DDP device_ids in and world size 2 host 1 GPU per host

spyroot · May 21, 2022, 5:07pm

Hi Folks,

Does anyone know the logic of how the device id should be passed to DDP? In all examples it is multi-GPU, in my case, it is two hosts,s, and each host with a single GPU.
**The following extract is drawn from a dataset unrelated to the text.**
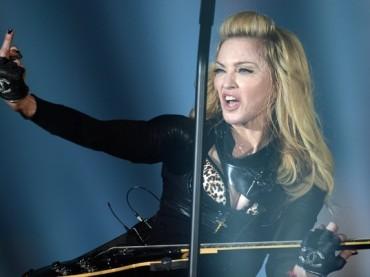 Madonna come MIA: dito medio a Berlino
I keep hitting some sort of bug
File “/usr/local/lib/python3.10/dist-packages/torch/nn/parallel/_functions.py”, line 123, in _get_stream
if _streams[device] is None:

Here is how master and work are initialized.

Master
world_size 2 since its two hosts and host 1 GPU

torch.distributed.init_process_group(
backend=self.trainer_spec.get_backend(),
init_method=self.trainer_spec.dist_url(),
world_size=2
rank=0)

Worker
torch.distributed.init_process_group(
backend=self.trainer_spec.get_backend(),
init_method=self.trainer_spec.dist_url(),
world_size=2
rank=1)

master
dev = torch.device(“cuda” if torch.cuda.is_available() else “cpu”)
model = DDP(model, device_ids=[0], output_device=0).to(dev)

worker
dev = torch.device(“cuda” if torch.cuda.is_available() else “cpu”)
model = DDP(model, device_ids=[0], output_device=0).to(dev)

model on GPU.

I enabled NCLL debug.
gpu10:5174:5174 [0] misc/ibvwrap.cc:63 NCCL WARN Failed to open libibverbs.so[.1]
gpu10:5174:5174 [0] NCCL INFO NET/Socket : Using [0]eth0:172.16.80.231<0>
gpu10:5174:5174 [0] NCCL INFO Using network Socket
gpu10:5174:5204 [0] NCCL INFO Trees [0] -1/-1/-1->1->0 [1] 0/-1/-1->1->-1
gpu10:5174:5204 [0] NCCL INFO Channel 00 : 0[b000] → 1[6000] [receive] via NET/Socket/0
gpu10:5174:5204 [0] NCCL INFO Channel 01 : 0[b000] → 1[6000] [receive] via NET/Socket/0
gpu10:5174:5204 [0] NCCL INFO Channel 00 : 1[6000] → 0[b000] [send] via NET/Socket/0
gpu10:5174:5204 [0] NCCL INFO Channel 01 : 1[6000] → 0[b000] [send] via NET/Socket/0
gpu10:5174:5204 [0] NCCL INFO Connected all rings
gpu10:5174:5204 [0] NCCL INFO Connected all trees
gpu10:5174:5204 [0] NCCL INFO threadThresholds 8/8/64 | 16/8/64 | 8/8/512
gpu10:5174:5204 [0] NCCL INFO 2 coll channels, 2 p2p channels, 1 p2p channels per peer
gpu10:5174:5204 [0] NCCL INFO comm 0x7f1330002fc0 rank 1 nranks 2 cudaDev 0 busId 6000 - Init COMPLETE

It looks to me that distribute.py track id by internal torch ID while DDP accepts deves_id that must rank. So the logic is somewhere broken.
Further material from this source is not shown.